* WHAT YOU SHOULD DO *
Print everything from "- 1952–1969: Atlético" down to "Spain / 16 / (5)" in the Enrique Collar text below, word for word.

* PROVIDED TEXT *
◇ ◇ ◇ ◇ ◇
Personal information
- Full name: Enrique Collar Monterrubio
- Date of birth: 2 November 1934
- Place of birth: San Juan de Aznalfarache, Spain
- Date of death: 29 December 2025 (aged 91)
- Position: Left winger

Youth career
- Imperial
- Peña Norit
- 1949–1952: Atlético Madrid

Senior career*
- Years: Team / Apps / (Gls)
- 1952–1969: Atlético Madrid / 339 / (71)
- 1952–1953: → Cádiz (loan) / 20 / (7)
- 1954: → Murcia (loan) / 11 / (7)
- 1969–1970: Valencia / 15 / (1)
- Total:  / 385 / (86)

International career
- 1952: Spain U18 / 2 / (1)
- 1955–1959: Spain B / 7 / (1)
- 1955–1963: Spain / 16 / (5)

= Enrique Collar =

Spanish footballer (1934–2025)

Enrique Collar Monterrubio (2 November 1934 – 29 December 2025) was a Spanish professional footballer who played as a left winger.

He spent most of his career with Atlético Madrid, playing 470 games and scoring 105 goals over all competitions, as well as being captain from 1960 to 1969. He won one La Liga title, three Copa del Generalísimo titles and the European Cup-Winners' Cup. He retired in 1970 after one season at Valencia.

Collar earned 16 caps and scored five goals for the Spain national team from 1955 to 1963. He played in the 1962 FIFA World Cup.

==Early life==
Collar was born in San Juan de Aznalfarache in the Province of Seville, to a father from Tomelloso in the Province of Ciudad Real, and a mother from Bilbao. He was one of four sons and two daughters.

Collar began playing football for Imperial in his hometown, and when he was 12 his father moved the family to Madrid due to his banking job. Collar continued playing Peña Norit in the capital city and then the youth teams of Atlético Madrid in 1949. He went to a trial for Atlético with his brothers Antonio and Pepe and barely touched the ball in the practice match, but was asked to demonstrate a corner kick and then assigned to the team. With the team, he won a national youth title in 1952.

==Club career==
After turning 18, Collar signed his first professional contract on 3 November and was loaned to Cádiz in the Tercera División for the season. All four of the Collar brothers played for Cádiz at the same time. On 13 September 1953, he made his Atlético debut as the season opened with a home game against Espanyol, but he played only five league games and two in the cup over the entire season. He had another loan for the first half of 1954–55, scoring 7 goals in 11 games for a Real Murcia side that ended the season promoted as champions.

After his loans, Collar became a regular at Atlético Madrid, forming the Ala infernal (Wing of Hell) with his friend Joaquín Peiró. The nickname was given by opponents in Brazil, and the pair played together between 1956 and Peiró's sale to Torino in 1963. Collar was the first of several Atlético players to be nicknamed El Niño (The Kid), a moniker later given to fellow youth team graduates Carlos Aguilera and Fernando Torres.
◇ ◇ ◇ ◇ ◇
* DATASET SECTION *
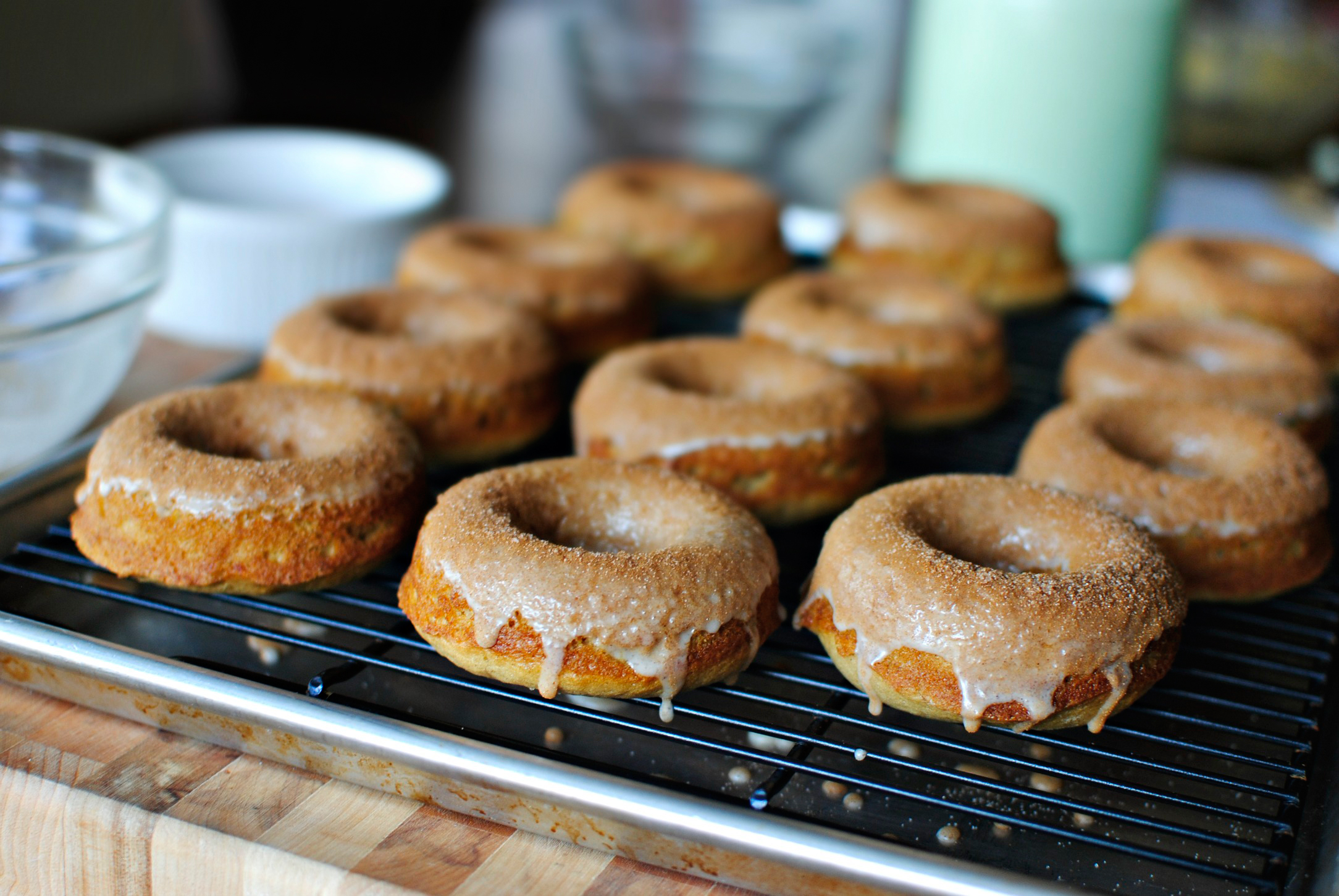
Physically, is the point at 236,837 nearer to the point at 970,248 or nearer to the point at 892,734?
the point at 892,734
◇ ◇ ◇ ◇ ◇
* REPLY *
- 1952–1969: Atlético Madrid / 339 / (71)
- 1952–1953: → Cádiz (loan) / 20 / (7)
- 1954: → Murcia (loan) / 11 / (7)
- 1969–1970: Valencia / 15 / (1)
- Total:  / 385 / (86)

International career
- 1952: Spain U18 / 2 / (1)
- 1955–1959: Spain B / 7 / (1)
- 1955–1963: Spain / 16 / (5)